After all FKs are rewritten, drop the legacyId / account_id_legacy columns:

await Deal.collection.updateMany({}, { $unset: { legacyId: '', account_id_legacy: '' } });

Worked example: a deal-tracker app

Suppose the Supabase schema is:

create table accounts (
  id          uuid primary key default gen_random_uuid(),
  user_id     uuid references auth.users not null,
  name        text not null,
  created_at  timestamptz default now()
);

create table deals (
  id          uuid primary key default gen_random_uuid(),
  user_id     uuid references auth.users not null,
  account_id  uuid references accounts not null,
  title       text not null,
  amount      numeric(10, 2),
  status      text default 'open',
  created_at  timestamptz default now(),
  updated_at  timestamptz default now()
);

create policy "owner" on deals for select using (auth.uid() = user_id);
create policy "owner" on accounts for select using (auth.uid() = user_id);

The dAvePi schemas:

module.exports = {
  path: 'account',
  fields: [
    { name: 'userId', type: String, required: true },
    { name: 'name',   type: String, required: true, searchable: true },
  ],
};

// schema/versions/v1/deal.js
module.exports = {
  path: 'deal',
  fields: [
    { name: 'userId',      type: String, required: true },
    { name: 'accountId',   type: String, required: true },
    { name: 'title',       type: String, required: true, searchable: true },
    { name: 'amountCents', type: Number, min: 0 },
    {
      name: 'status', type: String,
      stateMachine: {
        initial: 'open',
        states: ['open', 'won', 'lost'],
        transitions: { open: ['won', 'lost'], won: [], lost: ['open'] },
      },
    },
  ],
  relations: {
    account: { kind: 'belongsTo', resource: 'account', fk: 'accountId' },
  },
};

The migration plan:

Start dAvePi against an empty Mongo.

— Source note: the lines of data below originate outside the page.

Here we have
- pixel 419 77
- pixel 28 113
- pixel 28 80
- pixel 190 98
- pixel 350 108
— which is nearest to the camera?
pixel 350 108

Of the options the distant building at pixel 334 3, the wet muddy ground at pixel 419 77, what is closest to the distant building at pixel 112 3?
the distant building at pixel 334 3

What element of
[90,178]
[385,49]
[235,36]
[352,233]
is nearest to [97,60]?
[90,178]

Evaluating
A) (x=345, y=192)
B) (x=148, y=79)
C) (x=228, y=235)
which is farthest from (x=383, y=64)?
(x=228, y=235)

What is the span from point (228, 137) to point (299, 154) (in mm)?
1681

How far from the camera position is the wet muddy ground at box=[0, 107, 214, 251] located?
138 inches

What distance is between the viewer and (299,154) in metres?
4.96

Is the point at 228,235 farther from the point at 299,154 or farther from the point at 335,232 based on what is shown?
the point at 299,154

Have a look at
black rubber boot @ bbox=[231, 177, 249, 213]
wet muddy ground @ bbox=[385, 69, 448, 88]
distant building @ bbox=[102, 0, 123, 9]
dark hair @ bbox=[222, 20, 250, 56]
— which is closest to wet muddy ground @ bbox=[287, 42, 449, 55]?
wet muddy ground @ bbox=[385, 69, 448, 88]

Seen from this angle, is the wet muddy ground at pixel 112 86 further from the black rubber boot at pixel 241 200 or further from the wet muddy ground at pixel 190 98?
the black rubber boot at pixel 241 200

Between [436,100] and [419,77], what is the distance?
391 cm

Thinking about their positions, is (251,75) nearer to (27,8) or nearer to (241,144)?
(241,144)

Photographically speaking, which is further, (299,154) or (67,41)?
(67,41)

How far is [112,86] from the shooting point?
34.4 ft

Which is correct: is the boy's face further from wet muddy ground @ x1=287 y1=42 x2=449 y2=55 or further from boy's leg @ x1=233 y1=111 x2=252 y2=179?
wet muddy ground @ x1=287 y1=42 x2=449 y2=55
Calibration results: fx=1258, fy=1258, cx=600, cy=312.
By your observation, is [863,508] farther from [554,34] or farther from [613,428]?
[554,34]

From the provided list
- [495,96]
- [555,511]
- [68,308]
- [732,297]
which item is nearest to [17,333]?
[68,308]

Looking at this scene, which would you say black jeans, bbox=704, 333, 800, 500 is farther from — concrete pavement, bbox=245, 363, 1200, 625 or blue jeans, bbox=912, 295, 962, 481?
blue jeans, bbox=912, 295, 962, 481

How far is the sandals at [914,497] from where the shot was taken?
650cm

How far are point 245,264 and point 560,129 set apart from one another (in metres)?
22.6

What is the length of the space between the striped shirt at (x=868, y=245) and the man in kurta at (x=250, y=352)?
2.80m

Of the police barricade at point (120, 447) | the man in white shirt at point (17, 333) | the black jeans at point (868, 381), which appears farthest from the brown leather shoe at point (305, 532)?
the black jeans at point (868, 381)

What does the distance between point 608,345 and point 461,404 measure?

Verify /healthz returns 200.
Run scripts/migrate-supabase-users.js (above) — every Supabase user gets a stub User record.
Run scripts/etl/accounts.js (using the template) — populates the account collection.
Run scripts/etl/deals.js (using the template, with userMap and accountMap) — populates deal and rewrites account_id.
Run scripts/send-reset-emails.js — every user gets a password-reset email.
Read cutover. Switch the frontend’s read endpoints to dAvePi. Writes still go to Supabase.
Run the ETL nightly (or via a CDC stream from Postgres) to sync any new writes. The legacyId column in dAvePi makes the diff queryable.
Write cutover. Once the diff is small, freeze Supabase writes, run a final ETL pass, point writes at dAvePi. Tear down Supabase.